Evaluating Young Non-Superstars
It’s been called "the year of the rookie," as current and future studs such as Carlos Correa, Kris Bryant, Byron Buxton, Noah Syndergaard, and Corey Seager have made their big league debuts in 2015. There are however a number of less high-profile young players currently settling into regular playing time as their teams take a look towards 2016. Let’s take a look at some of them.
Darnell Sweeney, 2B/OF, PHI
As a Dodgers fan, I’ve followed Sweeney’s career pretty closely and will continue to do so post-trade. With the Dodgers having a full infield and Jose Peraza close to a regular starting gig, Sweeney was expendable and it’s good to see him land in a place where he should have a far clearer path to playing time. He actually took a step back this year:
2014 (Double-A): .288/.387/.463, 14 HR, 15 SB
2015 (Triple-A): .271/.332/.409, 9 HR, 32 SB
Sweeney swiped 48 bases in 2013, so the improvement in that category over 2014 was encouraging, but discouragingly his BB-rate dropped from 13.1 percent to 8.0 percent. He absolutely needs to get that number over 10 percent to stick as a regular player as his power is projected to be below average, particularly if he winds up in the outfield. He’s off to a nice start with the Phillies (5-for-19, 2 HR) and he’s reportedly in line for increased playing time going forward. I think he’ll wind up as a regular somewhere for the Phillies next year.
2016 projection: 135 games, 530 at-bats, .270/.335/.400, 7 HR, 25 SB
Domingo Santana, OF, MIL
Santana’s most recent MLB stint is sure going better than his first one last year (0-for-17, 14 K’s), as he is batting .217/.299/.478 this time around, including five home runs in 69 at-bats. That said, his 28:4 K:BB equates to a 5.2 percent BB-rate and a 36.4 percent K-rate, the latter of which in particular is not encouraging. Santana has homered once per 23.7 minor league at-bats, so the power is real and could continue to grow considering he’s six-foot-five and still just 22 years of age. Since 2012, his strikeout rate has hovered in the 28-29 percent range each year in the minors, so he’s probably not ready. Santana has talent and tools, but he likely needs additional seasoning. If you need home runs in deeper formats this month, he could be your guy, but you’ll take a BA hit.

→ DATA SEGMENT
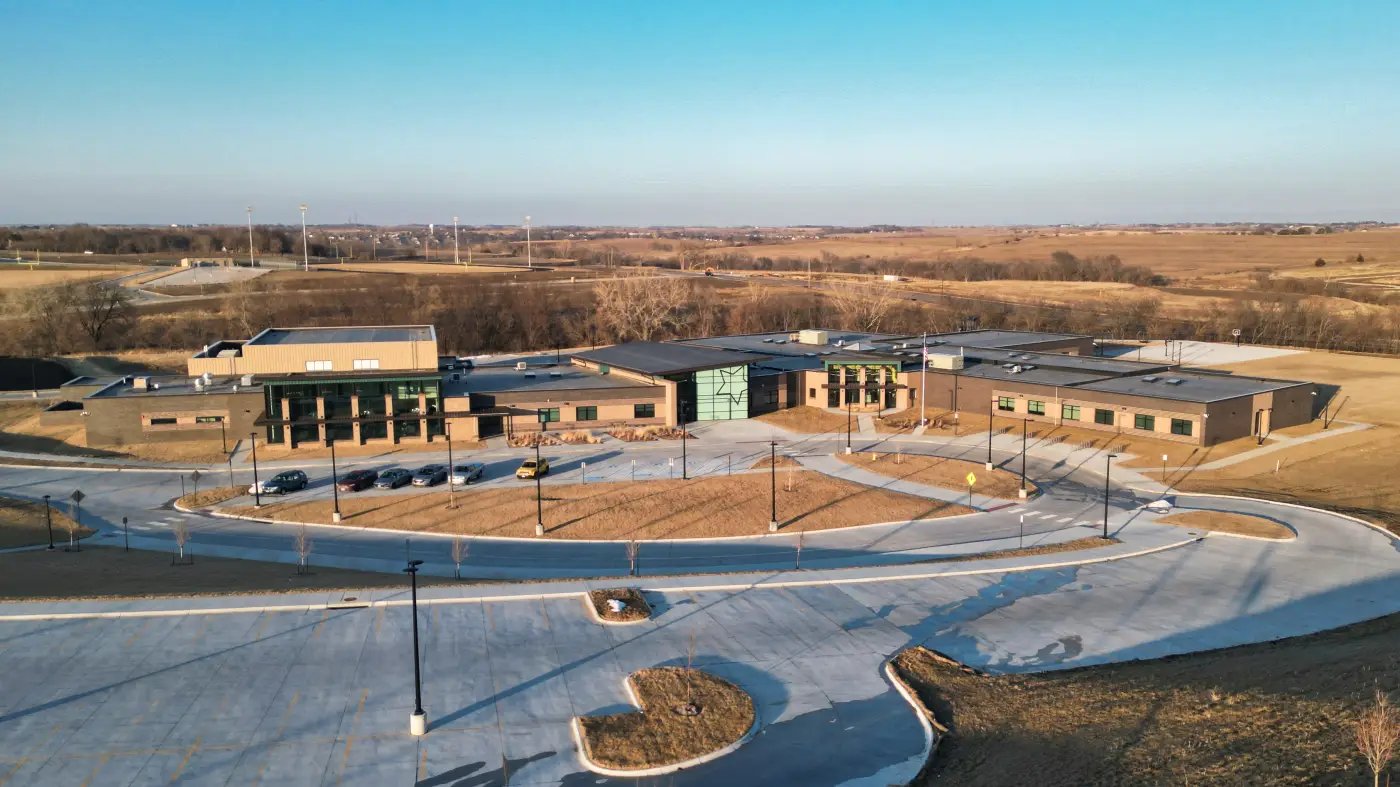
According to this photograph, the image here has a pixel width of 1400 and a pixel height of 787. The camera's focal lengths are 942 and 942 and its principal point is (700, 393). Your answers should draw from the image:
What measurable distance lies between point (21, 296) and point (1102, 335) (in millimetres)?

→ TO DO
• a. Rewrite the article on young baseball players from "Evaluating Young Non-Superstars" to "some of them.", putting "newcomer" wherever "rookie" appears.
• b. Translate this sentence from the article on young baseball players into Spanish: "Santana has talent and tools, but he likely needs additional seasoning."

→ SOLUTIONS PER TASK
• a.
Evaluating Young Non-Superstars
It’s been called "the year of the newcomer," as current and future studs such as Carlos Correa, Kris Bryant, Byron Buxton, Noah Syndergaard, and Corey Seager have made their big league debuts in 2015. There are however a number of less high-profile young players currently settling into regular playing time as their teams take a look towards 2016. Let’s take a look at some of them.

• b. Santana tiene talento y herramientas, pero probablemente necesita más fogueo.